━━━ PASSAGE ━━━
THE ongoing squeeze on NHS budgets and increased demand for treatments is putting a strain on vital hospital infrastructure, a Gwent health board’s report warns.

Board bosses are having to determine priority projects for upgrading and replacing the likes of roofs and heating and electrical systems in order to minimise the risk to services of a major breakdown.

And though more than £9 million has been spent on priority backlog maintenance at the Royal Gwent and Nevill Hall hospital sites in the past three years, there remains an expensive list of high and significant risk-maintenance projects with which available funding struggles to keep pace.

Aneurin Bevan University health board’s high-risk backlog list this year will cost around £830,000 to fix, and includes replacements and upgrades of the likes of low-voltage systems (County Hospital), heating pumps (Royal Gwent), an outpatient-department roof (Nevill Hall) and the main domestic hot-water system (Royal Gwent).

Funding for such projects comes from the Direct Service Allocation programme. But the annual report for the board’s facilities division states that this has been reduced from up to £1.5 million a year to £600,000 to £800,000 a year as budgets have stalled and demand for replacement of clinical equipment has increased.

The board also keeps a list of backlog projects classed as significant risks, a step below high risk, and this is estimated at £8.75 million this year.
━━━
> [WORK TO COMPLETE]:
• a. Decide whether each statement below agrees with the passage on Gwent hospital maintenance. Answer yes or no for each, and quote the exact words of the passage that settle it.
(i) More than £9 million has been spent on priority backlog maintenance at the Royal Gwent and Nevill Hall sites over the past three years.
(ii) Funding from the Direct Service Allocation programme has increased to £1.5 million a year.
(iii) The list of significant-risk backlog projects is estimated at £830,000 this year.
• b. Summarize the passage on Gwent hospital maintenance in two sentences.
• c. List every item the passage on Gwent hospital maintenance names on this year's high-risk backlog list, with the hospital given for each.
The rows that follow are not needed for any of this work.
━━━ RECORDS SUPPLIED ━━━
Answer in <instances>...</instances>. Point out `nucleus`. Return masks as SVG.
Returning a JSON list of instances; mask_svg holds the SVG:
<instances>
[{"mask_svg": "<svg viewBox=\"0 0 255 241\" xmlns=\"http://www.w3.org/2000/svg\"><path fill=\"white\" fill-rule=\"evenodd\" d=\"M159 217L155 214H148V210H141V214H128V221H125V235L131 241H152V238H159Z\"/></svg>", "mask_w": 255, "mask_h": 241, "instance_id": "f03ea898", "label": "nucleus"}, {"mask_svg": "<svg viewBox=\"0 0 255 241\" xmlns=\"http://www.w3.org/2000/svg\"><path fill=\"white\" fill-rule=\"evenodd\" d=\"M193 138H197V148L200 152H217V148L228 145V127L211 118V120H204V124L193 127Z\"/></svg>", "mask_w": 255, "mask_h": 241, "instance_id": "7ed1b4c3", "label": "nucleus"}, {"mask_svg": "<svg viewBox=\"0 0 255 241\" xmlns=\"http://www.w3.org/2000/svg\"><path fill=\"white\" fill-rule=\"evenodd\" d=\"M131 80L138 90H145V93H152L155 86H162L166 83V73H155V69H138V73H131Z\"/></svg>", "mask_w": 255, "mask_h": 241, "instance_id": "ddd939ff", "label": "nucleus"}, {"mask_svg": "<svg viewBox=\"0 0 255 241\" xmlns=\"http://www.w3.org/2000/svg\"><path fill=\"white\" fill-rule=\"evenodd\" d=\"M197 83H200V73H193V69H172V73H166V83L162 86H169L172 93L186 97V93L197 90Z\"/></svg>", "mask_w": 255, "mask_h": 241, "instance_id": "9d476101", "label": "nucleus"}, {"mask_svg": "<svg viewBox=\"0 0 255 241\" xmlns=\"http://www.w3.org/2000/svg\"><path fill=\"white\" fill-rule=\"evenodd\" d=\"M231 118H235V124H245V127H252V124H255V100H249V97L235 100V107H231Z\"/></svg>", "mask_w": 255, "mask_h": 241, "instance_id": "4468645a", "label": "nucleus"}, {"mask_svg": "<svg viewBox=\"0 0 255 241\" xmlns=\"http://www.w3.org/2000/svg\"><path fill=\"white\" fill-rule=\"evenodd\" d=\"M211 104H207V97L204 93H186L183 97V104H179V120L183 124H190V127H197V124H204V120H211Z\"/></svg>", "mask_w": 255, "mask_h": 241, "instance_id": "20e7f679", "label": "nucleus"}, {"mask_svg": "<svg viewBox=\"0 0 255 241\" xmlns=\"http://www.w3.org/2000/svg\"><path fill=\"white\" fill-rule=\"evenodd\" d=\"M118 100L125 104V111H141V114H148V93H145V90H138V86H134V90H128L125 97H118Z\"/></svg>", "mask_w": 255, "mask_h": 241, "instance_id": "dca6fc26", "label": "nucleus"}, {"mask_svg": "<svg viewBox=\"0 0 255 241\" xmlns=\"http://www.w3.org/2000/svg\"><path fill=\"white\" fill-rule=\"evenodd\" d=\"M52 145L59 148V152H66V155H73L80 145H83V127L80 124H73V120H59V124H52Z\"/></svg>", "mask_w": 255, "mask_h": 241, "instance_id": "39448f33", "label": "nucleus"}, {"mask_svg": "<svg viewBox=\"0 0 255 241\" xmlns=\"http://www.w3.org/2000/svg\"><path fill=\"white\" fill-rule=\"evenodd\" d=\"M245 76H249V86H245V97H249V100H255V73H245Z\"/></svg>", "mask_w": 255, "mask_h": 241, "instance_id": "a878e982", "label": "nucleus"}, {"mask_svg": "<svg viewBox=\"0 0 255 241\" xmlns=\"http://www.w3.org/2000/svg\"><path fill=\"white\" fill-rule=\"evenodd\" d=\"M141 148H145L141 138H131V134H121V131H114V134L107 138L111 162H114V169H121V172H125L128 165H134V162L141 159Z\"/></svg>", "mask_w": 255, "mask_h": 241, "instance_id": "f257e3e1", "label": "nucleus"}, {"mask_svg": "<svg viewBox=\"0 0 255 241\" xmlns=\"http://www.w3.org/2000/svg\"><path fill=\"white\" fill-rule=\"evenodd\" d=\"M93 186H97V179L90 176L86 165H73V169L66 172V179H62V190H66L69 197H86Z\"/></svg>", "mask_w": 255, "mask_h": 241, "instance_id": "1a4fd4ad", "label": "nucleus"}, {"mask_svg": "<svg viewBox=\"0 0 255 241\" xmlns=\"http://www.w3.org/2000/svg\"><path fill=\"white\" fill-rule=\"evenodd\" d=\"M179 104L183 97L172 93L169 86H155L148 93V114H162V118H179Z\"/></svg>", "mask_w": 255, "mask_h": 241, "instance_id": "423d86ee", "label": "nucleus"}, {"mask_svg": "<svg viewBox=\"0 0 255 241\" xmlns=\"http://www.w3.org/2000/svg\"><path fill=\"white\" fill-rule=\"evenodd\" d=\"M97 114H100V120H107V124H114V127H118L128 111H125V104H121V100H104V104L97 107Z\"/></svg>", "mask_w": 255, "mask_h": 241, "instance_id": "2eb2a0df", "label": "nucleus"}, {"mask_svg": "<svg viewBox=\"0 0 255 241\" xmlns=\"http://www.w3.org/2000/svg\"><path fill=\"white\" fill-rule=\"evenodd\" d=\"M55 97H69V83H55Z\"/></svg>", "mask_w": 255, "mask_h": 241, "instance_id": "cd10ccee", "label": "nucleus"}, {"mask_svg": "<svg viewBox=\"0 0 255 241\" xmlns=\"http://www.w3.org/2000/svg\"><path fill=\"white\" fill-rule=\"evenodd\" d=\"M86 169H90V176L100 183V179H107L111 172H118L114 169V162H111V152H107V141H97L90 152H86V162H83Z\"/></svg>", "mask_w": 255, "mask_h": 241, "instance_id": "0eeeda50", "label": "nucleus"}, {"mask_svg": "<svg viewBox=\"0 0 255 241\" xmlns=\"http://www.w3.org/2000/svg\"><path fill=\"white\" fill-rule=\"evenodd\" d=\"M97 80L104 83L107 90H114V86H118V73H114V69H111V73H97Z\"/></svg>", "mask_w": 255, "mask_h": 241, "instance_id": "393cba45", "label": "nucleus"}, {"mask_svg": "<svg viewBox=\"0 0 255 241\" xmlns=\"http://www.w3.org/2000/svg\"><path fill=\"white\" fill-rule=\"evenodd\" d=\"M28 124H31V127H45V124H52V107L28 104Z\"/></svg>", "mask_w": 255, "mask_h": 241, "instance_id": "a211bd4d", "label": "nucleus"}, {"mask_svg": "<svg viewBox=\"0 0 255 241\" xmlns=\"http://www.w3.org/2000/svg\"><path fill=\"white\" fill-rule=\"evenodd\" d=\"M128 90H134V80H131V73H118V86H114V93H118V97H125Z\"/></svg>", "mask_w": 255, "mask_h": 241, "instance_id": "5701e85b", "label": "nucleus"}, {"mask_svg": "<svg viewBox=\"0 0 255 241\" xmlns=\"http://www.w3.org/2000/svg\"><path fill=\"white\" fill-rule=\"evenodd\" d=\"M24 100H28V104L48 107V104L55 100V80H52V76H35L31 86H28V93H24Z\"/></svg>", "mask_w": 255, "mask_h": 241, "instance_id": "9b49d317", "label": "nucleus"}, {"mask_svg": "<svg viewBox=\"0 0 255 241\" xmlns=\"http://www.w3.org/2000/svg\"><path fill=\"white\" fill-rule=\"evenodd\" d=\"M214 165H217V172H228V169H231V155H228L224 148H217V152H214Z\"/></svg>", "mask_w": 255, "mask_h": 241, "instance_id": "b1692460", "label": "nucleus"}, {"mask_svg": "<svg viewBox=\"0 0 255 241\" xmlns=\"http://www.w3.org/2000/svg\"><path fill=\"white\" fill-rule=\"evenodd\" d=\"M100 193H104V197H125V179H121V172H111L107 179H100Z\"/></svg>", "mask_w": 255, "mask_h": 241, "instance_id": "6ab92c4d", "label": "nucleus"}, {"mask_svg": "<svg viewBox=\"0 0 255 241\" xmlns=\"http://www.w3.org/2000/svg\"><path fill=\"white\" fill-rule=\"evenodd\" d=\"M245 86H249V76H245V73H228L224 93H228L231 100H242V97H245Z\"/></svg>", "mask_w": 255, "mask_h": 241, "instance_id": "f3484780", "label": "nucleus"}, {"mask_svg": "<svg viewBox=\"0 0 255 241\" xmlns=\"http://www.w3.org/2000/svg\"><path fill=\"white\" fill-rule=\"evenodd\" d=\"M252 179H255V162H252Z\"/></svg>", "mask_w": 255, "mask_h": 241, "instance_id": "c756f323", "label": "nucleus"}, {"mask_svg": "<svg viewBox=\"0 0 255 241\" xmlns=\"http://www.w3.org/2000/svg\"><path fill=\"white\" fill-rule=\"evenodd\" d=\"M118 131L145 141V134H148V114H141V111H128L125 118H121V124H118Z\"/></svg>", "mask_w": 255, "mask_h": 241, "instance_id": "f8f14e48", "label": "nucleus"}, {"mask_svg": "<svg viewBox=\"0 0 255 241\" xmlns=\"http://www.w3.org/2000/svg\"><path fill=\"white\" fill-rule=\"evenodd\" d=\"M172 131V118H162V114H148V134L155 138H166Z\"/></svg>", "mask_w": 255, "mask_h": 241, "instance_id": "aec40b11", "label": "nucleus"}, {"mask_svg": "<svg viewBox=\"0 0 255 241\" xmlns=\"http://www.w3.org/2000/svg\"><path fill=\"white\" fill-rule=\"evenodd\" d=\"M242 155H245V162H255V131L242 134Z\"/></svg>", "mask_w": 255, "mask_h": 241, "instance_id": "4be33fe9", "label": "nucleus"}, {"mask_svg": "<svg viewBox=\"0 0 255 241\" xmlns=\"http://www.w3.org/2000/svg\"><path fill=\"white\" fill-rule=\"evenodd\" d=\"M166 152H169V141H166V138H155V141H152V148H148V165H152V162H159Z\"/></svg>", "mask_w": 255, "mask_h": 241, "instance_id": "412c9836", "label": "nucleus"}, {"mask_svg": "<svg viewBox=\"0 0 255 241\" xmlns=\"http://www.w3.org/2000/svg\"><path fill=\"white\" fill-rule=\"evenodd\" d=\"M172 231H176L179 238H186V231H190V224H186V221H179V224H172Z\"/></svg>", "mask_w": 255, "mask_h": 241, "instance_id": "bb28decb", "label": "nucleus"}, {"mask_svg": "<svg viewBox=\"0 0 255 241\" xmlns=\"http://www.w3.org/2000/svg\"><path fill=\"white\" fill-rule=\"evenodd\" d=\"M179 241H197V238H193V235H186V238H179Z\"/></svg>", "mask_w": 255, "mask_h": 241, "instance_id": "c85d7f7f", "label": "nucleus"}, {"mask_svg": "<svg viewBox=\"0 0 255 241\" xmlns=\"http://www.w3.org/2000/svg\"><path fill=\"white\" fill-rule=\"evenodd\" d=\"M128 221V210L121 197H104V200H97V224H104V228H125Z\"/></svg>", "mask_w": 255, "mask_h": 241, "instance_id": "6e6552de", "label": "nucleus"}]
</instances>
━━━
> [SOLUTIONS FOR EACH TASK]:
• a.
(i) Yes: "more than £9 million has been spent on priority backlog maintenance at the Royal Gwent and Nevill Hall hospital sites in the past three years"
(ii) No: "this has been reduced from up to £1.5 million a year to £600,000 to £800,000 a year"
(iii) No: "this is estimated at £8.75 million this year"

• b. Tight NHS budgets and rising demand for treatments are straining hospital infrastructure, so Aneurin Bevan University health board must choose which upgrades and replacements of items such as roofs and heating and electrical systems to prioritize. Although more than £9 million has gone to priority backlog maintenance over three years, Direct Service Allocation funding has fallen to £600,000 to £800,000 a year, while this year's high-risk backlog will cost around £830,000 and the significant-risk backlog is estimated at £8.75 million.

• c.
- Low-voltage systems (County Hospital)
- Heating pumps (Royal Gwent)
- An outpatient-department roof (Nevill Hall)
- The main domestic hot-water system (Royal Gwent)